Reckitt Benckiser vaulted into the elite group as a result of the merger of Joh. A. Benckiser and Reckitt & Colman, two second-100 members from 1998. Pfizer got fatter with its acquisition of Warner-Lambert Co.
Ad Age treats ad spending pro forma, adding or subtracting spending for two consecutive years for acquisitions and divestitures. Such treatment stuffed the ad chests at Viacom with marketing dollars from the acquired CBS Corp., and Ford Motor Co. with the marketing budget of Volvo A.B. Both CBS and Volvo were second 100 companies.
Ralston Purina Co. remained among the 100 even though its ad volume dropped 30% from 1998 levels due to the loss of Energizer batteries, spun off into Energizer Holdings.
The big impact on GM spending was strategic: A veritable ad blowout in the nation's newspapers. GM hiked newspaper spending by 235% to $501.3 million. Newspaper, a medium that responds quickly to market conditions, was the anointed medium on which GM planned to build floor traffic and market share.
TV CUTS SHOWN
Among media volume leaders for the 100 Leaders -- network TV, magazines, spot TV, newspapers and cable TV -- network showed the most erosion, declining from 73% of all network TV spending in 1998 to 71% in '99. Twenty-eight Top 100 companies reduced their network budgets; 39 did so with spot.
Greater demand, shrinking inventories, higher prices and more commercials could be abetting a defection.
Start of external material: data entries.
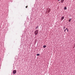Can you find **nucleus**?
Here are the masks:
<instances>
[{
	"mask_svg": "<svg viewBox=\"0 0 75 75\" xmlns=\"http://www.w3.org/2000/svg\"><path fill=\"white\" fill-rule=\"evenodd\" d=\"M38 30H36L35 31V35H37L38 34Z\"/></svg>",
	"mask_w": 75,
	"mask_h": 75,
	"instance_id": "obj_1",
	"label": "nucleus"
},
{
	"mask_svg": "<svg viewBox=\"0 0 75 75\" xmlns=\"http://www.w3.org/2000/svg\"><path fill=\"white\" fill-rule=\"evenodd\" d=\"M16 72L17 71L16 70H13V74H16Z\"/></svg>",
	"mask_w": 75,
	"mask_h": 75,
	"instance_id": "obj_2",
	"label": "nucleus"
},
{
	"mask_svg": "<svg viewBox=\"0 0 75 75\" xmlns=\"http://www.w3.org/2000/svg\"><path fill=\"white\" fill-rule=\"evenodd\" d=\"M64 19V17L62 16V17L61 18V20L62 21V20H63Z\"/></svg>",
	"mask_w": 75,
	"mask_h": 75,
	"instance_id": "obj_3",
	"label": "nucleus"
},
{
	"mask_svg": "<svg viewBox=\"0 0 75 75\" xmlns=\"http://www.w3.org/2000/svg\"><path fill=\"white\" fill-rule=\"evenodd\" d=\"M61 3H62L64 1V0H61Z\"/></svg>",
	"mask_w": 75,
	"mask_h": 75,
	"instance_id": "obj_4",
	"label": "nucleus"
},
{
	"mask_svg": "<svg viewBox=\"0 0 75 75\" xmlns=\"http://www.w3.org/2000/svg\"><path fill=\"white\" fill-rule=\"evenodd\" d=\"M47 47V46H46V45H43V47L44 48H45V47Z\"/></svg>",
	"mask_w": 75,
	"mask_h": 75,
	"instance_id": "obj_5",
	"label": "nucleus"
},
{
	"mask_svg": "<svg viewBox=\"0 0 75 75\" xmlns=\"http://www.w3.org/2000/svg\"><path fill=\"white\" fill-rule=\"evenodd\" d=\"M38 28V26H37L35 28V29H37V28Z\"/></svg>",
	"mask_w": 75,
	"mask_h": 75,
	"instance_id": "obj_6",
	"label": "nucleus"
},
{
	"mask_svg": "<svg viewBox=\"0 0 75 75\" xmlns=\"http://www.w3.org/2000/svg\"><path fill=\"white\" fill-rule=\"evenodd\" d=\"M67 7H64V10H67Z\"/></svg>",
	"mask_w": 75,
	"mask_h": 75,
	"instance_id": "obj_7",
	"label": "nucleus"
},
{
	"mask_svg": "<svg viewBox=\"0 0 75 75\" xmlns=\"http://www.w3.org/2000/svg\"><path fill=\"white\" fill-rule=\"evenodd\" d=\"M40 54H36V55L37 56H40Z\"/></svg>",
	"mask_w": 75,
	"mask_h": 75,
	"instance_id": "obj_8",
	"label": "nucleus"
},
{
	"mask_svg": "<svg viewBox=\"0 0 75 75\" xmlns=\"http://www.w3.org/2000/svg\"><path fill=\"white\" fill-rule=\"evenodd\" d=\"M71 21V19H69V22H70Z\"/></svg>",
	"mask_w": 75,
	"mask_h": 75,
	"instance_id": "obj_9",
	"label": "nucleus"
},
{
	"mask_svg": "<svg viewBox=\"0 0 75 75\" xmlns=\"http://www.w3.org/2000/svg\"><path fill=\"white\" fill-rule=\"evenodd\" d=\"M66 30H67V32H68V28H66Z\"/></svg>",
	"mask_w": 75,
	"mask_h": 75,
	"instance_id": "obj_10",
	"label": "nucleus"
},
{
	"mask_svg": "<svg viewBox=\"0 0 75 75\" xmlns=\"http://www.w3.org/2000/svg\"><path fill=\"white\" fill-rule=\"evenodd\" d=\"M65 26H64V28H63L64 30H65Z\"/></svg>",
	"mask_w": 75,
	"mask_h": 75,
	"instance_id": "obj_11",
	"label": "nucleus"
},
{
	"mask_svg": "<svg viewBox=\"0 0 75 75\" xmlns=\"http://www.w3.org/2000/svg\"><path fill=\"white\" fill-rule=\"evenodd\" d=\"M49 11H51V9H49Z\"/></svg>",
	"mask_w": 75,
	"mask_h": 75,
	"instance_id": "obj_12",
	"label": "nucleus"
},
{
	"mask_svg": "<svg viewBox=\"0 0 75 75\" xmlns=\"http://www.w3.org/2000/svg\"><path fill=\"white\" fill-rule=\"evenodd\" d=\"M27 7H28V6H26V8H27Z\"/></svg>",
	"mask_w": 75,
	"mask_h": 75,
	"instance_id": "obj_13",
	"label": "nucleus"
},
{
	"mask_svg": "<svg viewBox=\"0 0 75 75\" xmlns=\"http://www.w3.org/2000/svg\"><path fill=\"white\" fill-rule=\"evenodd\" d=\"M50 11H49L48 13H50Z\"/></svg>",
	"mask_w": 75,
	"mask_h": 75,
	"instance_id": "obj_14",
	"label": "nucleus"
},
{
	"mask_svg": "<svg viewBox=\"0 0 75 75\" xmlns=\"http://www.w3.org/2000/svg\"><path fill=\"white\" fill-rule=\"evenodd\" d=\"M64 32L65 33V30H64Z\"/></svg>",
	"mask_w": 75,
	"mask_h": 75,
	"instance_id": "obj_15",
	"label": "nucleus"
},
{
	"mask_svg": "<svg viewBox=\"0 0 75 75\" xmlns=\"http://www.w3.org/2000/svg\"><path fill=\"white\" fill-rule=\"evenodd\" d=\"M60 0H58V1H60Z\"/></svg>",
	"mask_w": 75,
	"mask_h": 75,
	"instance_id": "obj_16",
	"label": "nucleus"
},
{
	"mask_svg": "<svg viewBox=\"0 0 75 75\" xmlns=\"http://www.w3.org/2000/svg\"><path fill=\"white\" fill-rule=\"evenodd\" d=\"M66 30H67V29H66L65 30V31H66Z\"/></svg>",
	"mask_w": 75,
	"mask_h": 75,
	"instance_id": "obj_17",
	"label": "nucleus"
}]
</instances>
Big-time network spenders like Unilever and Procter & Gamble Co., both of which reduced network and spot spending, are using media dispersion strategies to find network's reach in a broader, less-expensive media mix.
Any wholesale defection isn't imminent, though. Network TV grew 15.9% in first-half 2000 for all advertisers vs. 10.6% growth for full-year '99, and spot, infused with political ads and stronger TV fare from early and late newscasts to network's reality programming, is up 16.7% vs. an 0.6% decline in full-year '99.